Showcase: Prestatie-indicatoren maken CE-doelen meetbaar
Een halvering van het gebruik van primaire grondstoffen in 2030 en volledige circulariteit in 2050. Hoe maak je dit (beleids)doel meetbaar en hoe kun je de vorderingen monitoren? Rijkswaterstaat heeft hiervoor prestatie-indicatoren ontwikkeld en afgestemd met de kernmeetmethodiek van het Platform Circulair Bouwen 2023 (Platform CB’23).
De voetafdruk van het grondstoffengebruik voor de Nederlandse economie is de afgelopen tien jaar opnieuw toegenomen (ICER, 2021) en de gewenste substantiële afname van de impact op het milieu (waaronder CO2-emissies) is nog niet in zicht. Hierdoor wordt het steeds belangrijker om het gebruik van (niet hernieuwbare) grondstoffen zoveel mogelijk terug te dringen en om de beschikbare grondstoffen zo efficiënt en hoogwaardig mogelijk te (her)gebruiken.
Het platform CB’23 heeft daarom de volgende drie doelen van CE geformuleerd: beschermen van materiaalvoorraden, van het milieu en van bestaande waarde. Om in beeld te brengen hoe Rijkswaterstaat presteert op het voorraaddoel, is een set van prestatie-indicatoren ontwikkeld (zie afbeelding). Hiermee willen we jaarlijks het materiaalgebruik van Rijkswaterstaat gaan monitoren op kwantiteit en kwaliteit. Het gaat dan om het aandeel secundaire en hernieuwbare materiaalstromen aan de inputkant, het aandeel hoogwaardig hergebruikte of gerecyclede materiaalstromen aan de outputkant, en het deel aan verloren materialen.

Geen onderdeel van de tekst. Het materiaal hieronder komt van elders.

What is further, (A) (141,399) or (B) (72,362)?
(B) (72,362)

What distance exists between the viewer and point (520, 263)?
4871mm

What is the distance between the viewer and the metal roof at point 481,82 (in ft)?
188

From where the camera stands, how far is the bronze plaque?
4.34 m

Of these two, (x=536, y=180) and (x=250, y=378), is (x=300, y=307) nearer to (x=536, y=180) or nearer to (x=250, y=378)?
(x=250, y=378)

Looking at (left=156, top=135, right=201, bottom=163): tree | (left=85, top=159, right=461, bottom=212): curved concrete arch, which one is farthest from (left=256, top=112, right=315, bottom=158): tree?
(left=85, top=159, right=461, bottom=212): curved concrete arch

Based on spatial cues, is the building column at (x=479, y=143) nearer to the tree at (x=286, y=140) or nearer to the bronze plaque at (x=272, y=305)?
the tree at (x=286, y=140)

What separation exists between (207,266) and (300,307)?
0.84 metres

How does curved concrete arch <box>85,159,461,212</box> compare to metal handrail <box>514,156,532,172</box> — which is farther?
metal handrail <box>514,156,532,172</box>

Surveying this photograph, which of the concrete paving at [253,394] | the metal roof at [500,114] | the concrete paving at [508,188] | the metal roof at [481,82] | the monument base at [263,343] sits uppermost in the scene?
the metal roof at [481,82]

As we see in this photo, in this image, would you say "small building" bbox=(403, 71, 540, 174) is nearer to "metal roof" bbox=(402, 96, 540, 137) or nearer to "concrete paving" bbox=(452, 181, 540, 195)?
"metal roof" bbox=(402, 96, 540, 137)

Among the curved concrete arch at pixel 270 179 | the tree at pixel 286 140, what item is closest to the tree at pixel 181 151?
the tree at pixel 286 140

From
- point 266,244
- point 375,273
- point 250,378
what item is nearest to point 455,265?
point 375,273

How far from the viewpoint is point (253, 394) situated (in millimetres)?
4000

Rijkswaterstaat doet nu onderzoek naar bronnen van data om deze indicatoren mee te meten, zoals weegbonnen in asfaltcentrales. Op langere termijn worden ook indicatoren voor milieudruk en waardebehoud opgenomen in de set. De verwachting is dat in 2023 gestart kan worden met monitoren.